*WORK REQUIRED*: In the account of fertility treatment below, what does Lupron do?

*SOURCE TEXT*:
Sadly our little “Peppercorn” didn’t make it past the eighth week in the womb.  So after a few more months, we decided to start fertility treatments.  A year’s worth of IUIs were unsuccessful, so at the beginning of the summer we started IVF – In-Vitro Fertilization – and the real fun began.

Six years ago I was needle-phobic like you wouldn’t believe.  I had often thought to myself that given the choice between dying from cancer and going through chemotherapy, I would pick the former option.  Little did I know that would be stuck dozens of times myself, and that I would actually end up giving shots to my wife.  But here we are, some 40+ injections later.  At the beginning of July Emily started on Lupron (which halts the ovulation process), and a week later Follistim (which hyper-stimulates the ovaries),  all in an attempt to create as many eggs as possible for fertilization. With regular blood tests, she was getting stuck 3 and 4 times a day.  Even with my newly-developed tolerance of needles, if the roles were reversed, we would be adopting 🙂  She’s a stud.

*DATA PROVIDED*:
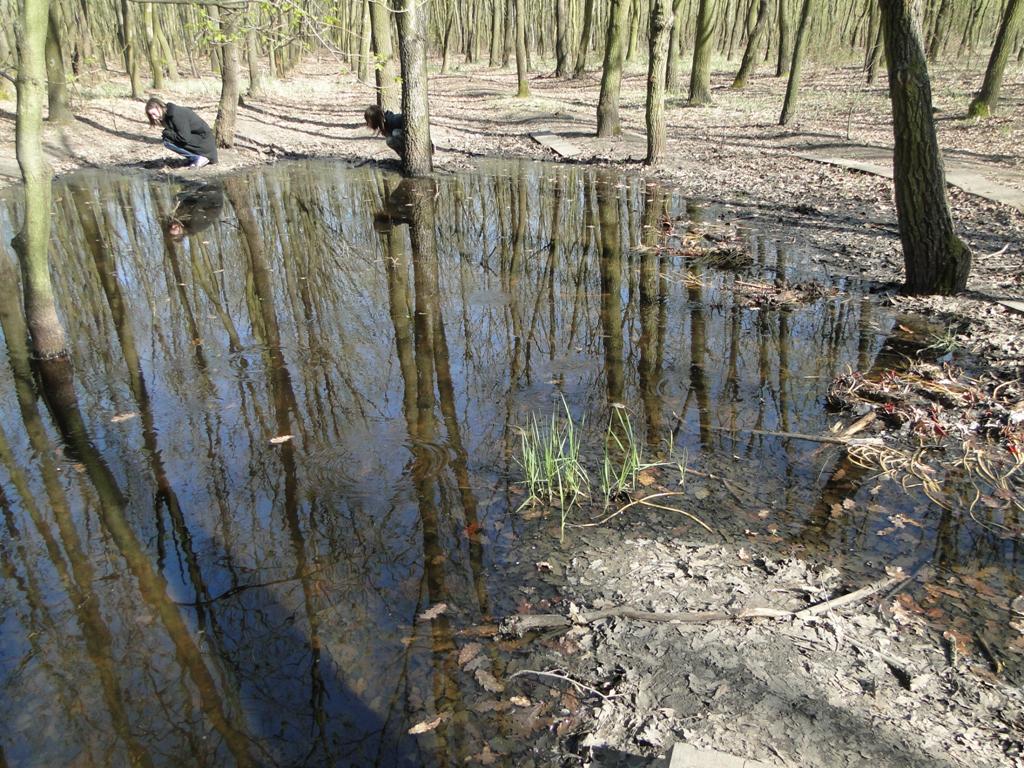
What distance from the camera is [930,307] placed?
6.65m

*EXERCISE RESPONSE*: It halts the ovulation process.